*Work to be completed:* Rewrite the rows starting at the first one and ending at the line that contains "101 centimetres", changing "cutting board" to "chopping board" and leaving everything else unchanged.

*Data in this exercise:*
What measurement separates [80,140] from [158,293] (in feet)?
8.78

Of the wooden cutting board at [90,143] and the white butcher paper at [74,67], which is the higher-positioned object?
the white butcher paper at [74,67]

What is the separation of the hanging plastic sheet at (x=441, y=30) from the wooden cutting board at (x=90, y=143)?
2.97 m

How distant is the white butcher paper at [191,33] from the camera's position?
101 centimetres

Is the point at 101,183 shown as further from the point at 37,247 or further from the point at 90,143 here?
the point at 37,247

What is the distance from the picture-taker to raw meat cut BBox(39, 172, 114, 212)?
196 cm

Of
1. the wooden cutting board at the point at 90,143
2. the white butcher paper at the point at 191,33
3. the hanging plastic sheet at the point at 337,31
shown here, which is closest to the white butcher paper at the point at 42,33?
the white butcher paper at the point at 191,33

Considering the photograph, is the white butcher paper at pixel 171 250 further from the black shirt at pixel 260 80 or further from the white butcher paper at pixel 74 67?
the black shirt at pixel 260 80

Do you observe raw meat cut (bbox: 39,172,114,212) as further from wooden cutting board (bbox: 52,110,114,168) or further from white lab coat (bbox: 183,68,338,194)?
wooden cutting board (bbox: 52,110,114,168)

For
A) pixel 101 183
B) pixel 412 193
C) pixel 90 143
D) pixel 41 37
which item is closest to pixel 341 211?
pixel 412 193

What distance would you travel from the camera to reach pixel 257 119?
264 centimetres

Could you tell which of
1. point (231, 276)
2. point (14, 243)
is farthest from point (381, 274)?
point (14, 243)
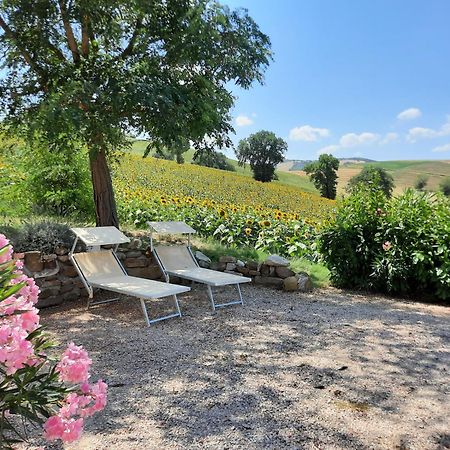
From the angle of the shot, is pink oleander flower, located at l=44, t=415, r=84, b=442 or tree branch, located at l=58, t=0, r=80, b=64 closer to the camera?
pink oleander flower, located at l=44, t=415, r=84, b=442

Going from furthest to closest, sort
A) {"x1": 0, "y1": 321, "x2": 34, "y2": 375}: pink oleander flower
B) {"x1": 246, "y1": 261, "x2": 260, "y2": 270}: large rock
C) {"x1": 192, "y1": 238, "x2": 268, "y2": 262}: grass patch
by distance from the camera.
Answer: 1. {"x1": 192, "y1": 238, "x2": 268, "y2": 262}: grass patch
2. {"x1": 246, "y1": 261, "x2": 260, "y2": 270}: large rock
3. {"x1": 0, "y1": 321, "x2": 34, "y2": 375}: pink oleander flower

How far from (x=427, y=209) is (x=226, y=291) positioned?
309cm

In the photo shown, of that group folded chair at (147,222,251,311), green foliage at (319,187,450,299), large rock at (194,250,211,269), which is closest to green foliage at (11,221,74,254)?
folded chair at (147,222,251,311)

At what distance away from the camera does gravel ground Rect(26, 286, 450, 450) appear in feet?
7.68

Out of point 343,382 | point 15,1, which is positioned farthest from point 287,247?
point 15,1

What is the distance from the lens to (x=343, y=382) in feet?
9.87

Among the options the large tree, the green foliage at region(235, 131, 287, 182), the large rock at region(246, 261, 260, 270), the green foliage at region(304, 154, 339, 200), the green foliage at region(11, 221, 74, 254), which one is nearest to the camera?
the large tree

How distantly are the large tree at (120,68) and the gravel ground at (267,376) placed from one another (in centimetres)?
221

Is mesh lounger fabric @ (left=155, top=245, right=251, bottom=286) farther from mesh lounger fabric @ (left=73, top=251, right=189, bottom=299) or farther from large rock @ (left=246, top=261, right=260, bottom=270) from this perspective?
large rock @ (left=246, top=261, right=260, bottom=270)

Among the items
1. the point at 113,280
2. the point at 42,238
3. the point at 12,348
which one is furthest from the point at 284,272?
the point at 12,348

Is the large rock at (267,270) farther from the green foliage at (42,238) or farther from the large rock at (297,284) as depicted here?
the green foliage at (42,238)

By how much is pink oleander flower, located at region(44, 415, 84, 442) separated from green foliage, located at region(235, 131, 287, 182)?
130 feet

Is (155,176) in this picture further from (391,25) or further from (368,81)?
(391,25)

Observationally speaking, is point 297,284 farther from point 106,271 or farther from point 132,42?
point 132,42
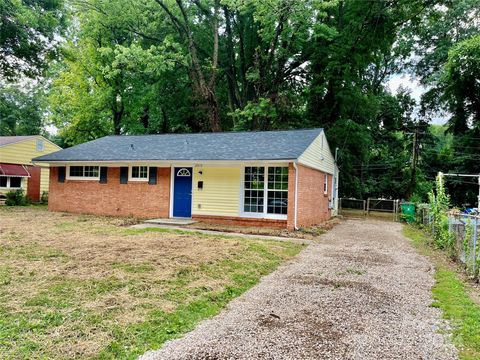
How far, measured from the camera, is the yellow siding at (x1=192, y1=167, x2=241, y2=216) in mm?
13508

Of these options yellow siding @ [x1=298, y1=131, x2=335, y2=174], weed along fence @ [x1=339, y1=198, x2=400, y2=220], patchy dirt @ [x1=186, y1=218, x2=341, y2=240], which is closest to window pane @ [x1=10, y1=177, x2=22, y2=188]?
patchy dirt @ [x1=186, y1=218, x2=341, y2=240]

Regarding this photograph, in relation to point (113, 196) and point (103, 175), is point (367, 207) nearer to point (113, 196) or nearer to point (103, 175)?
point (113, 196)

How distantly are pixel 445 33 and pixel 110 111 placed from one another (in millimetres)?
27358

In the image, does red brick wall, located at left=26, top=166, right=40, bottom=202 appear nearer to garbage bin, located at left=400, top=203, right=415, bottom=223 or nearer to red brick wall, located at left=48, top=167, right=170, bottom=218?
red brick wall, located at left=48, top=167, right=170, bottom=218

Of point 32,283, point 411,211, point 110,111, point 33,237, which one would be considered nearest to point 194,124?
point 110,111

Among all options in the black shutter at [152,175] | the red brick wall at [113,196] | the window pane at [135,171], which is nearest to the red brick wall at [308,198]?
the red brick wall at [113,196]

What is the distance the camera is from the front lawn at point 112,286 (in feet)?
11.4

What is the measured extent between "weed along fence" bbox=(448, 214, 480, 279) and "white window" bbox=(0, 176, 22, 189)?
22.9m

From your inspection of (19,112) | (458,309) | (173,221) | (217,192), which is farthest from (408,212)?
(19,112)

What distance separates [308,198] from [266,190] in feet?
6.35

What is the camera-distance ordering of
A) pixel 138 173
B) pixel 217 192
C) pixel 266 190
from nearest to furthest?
pixel 266 190 < pixel 217 192 < pixel 138 173

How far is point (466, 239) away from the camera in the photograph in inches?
290

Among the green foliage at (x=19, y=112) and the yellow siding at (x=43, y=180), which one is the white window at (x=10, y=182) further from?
the green foliage at (x=19, y=112)

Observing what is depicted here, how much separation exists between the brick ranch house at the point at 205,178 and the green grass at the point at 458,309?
19.6ft
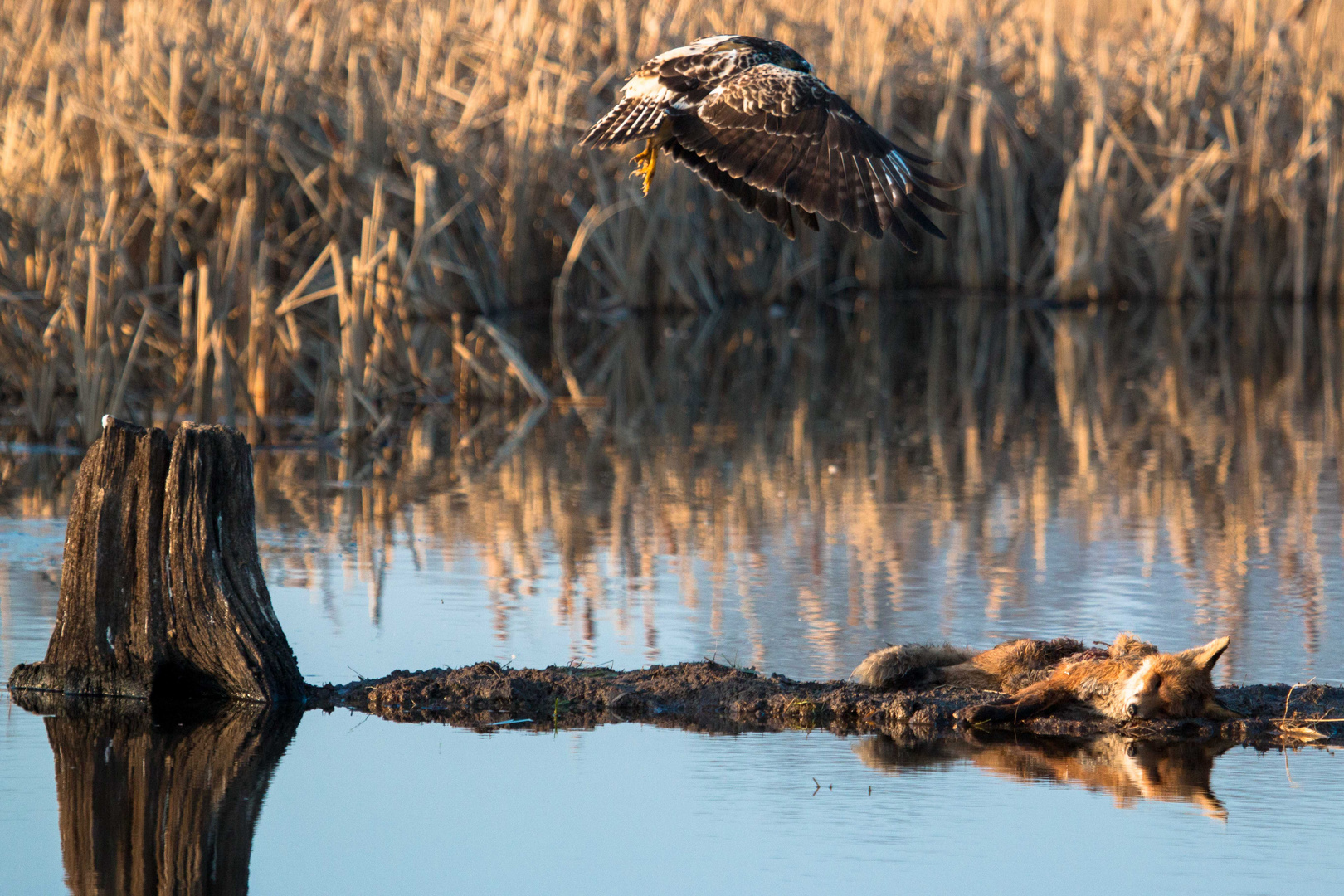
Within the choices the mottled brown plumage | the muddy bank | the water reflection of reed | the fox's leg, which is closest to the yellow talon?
the mottled brown plumage

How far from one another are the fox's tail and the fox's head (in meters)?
0.54

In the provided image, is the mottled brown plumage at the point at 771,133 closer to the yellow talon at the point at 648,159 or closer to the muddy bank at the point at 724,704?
the yellow talon at the point at 648,159

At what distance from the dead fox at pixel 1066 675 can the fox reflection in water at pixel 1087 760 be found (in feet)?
0.35

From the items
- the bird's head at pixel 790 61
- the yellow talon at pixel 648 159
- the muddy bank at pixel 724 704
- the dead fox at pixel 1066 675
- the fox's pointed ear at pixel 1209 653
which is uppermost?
the bird's head at pixel 790 61

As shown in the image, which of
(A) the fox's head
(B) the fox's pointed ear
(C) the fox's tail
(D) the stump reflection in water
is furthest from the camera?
(C) the fox's tail

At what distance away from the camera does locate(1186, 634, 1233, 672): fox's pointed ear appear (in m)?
4.83

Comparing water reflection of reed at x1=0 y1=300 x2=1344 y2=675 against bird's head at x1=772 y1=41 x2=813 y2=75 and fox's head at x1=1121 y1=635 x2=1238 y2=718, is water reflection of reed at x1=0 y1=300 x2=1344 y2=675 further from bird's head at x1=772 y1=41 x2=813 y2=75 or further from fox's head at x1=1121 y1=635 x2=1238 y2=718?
bird's head at x1=772 y1=41 x2=813 y2=75

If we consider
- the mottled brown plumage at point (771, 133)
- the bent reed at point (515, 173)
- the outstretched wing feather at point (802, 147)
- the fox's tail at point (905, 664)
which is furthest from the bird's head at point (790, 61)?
the bent reed at point (515, 173)

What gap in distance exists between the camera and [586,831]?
14.0ft

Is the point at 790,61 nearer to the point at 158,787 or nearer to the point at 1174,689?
the point at 1174,689

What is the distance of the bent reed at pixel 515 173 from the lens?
35.3ft

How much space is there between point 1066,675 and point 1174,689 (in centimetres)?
29

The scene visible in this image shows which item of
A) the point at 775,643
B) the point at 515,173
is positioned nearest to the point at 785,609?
the point at 775,643

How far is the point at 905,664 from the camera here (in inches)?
208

*Final answer:*
What measurement separates [80,140] from [158,293] (in feet)?
8.78

Of the wooden chopping board at [90,143] and the white butcher paper at [74,67], which is the higher-positioned object?
the white butcher paper at [74,67]

What is the separation of the hanging plastic sheet at (x=441, y=30) from the wooden chopping board at (x=90, y=143)?
2.97 m

How distant is the white butcher paper at [191,33] from the camera's position?
101 centimetres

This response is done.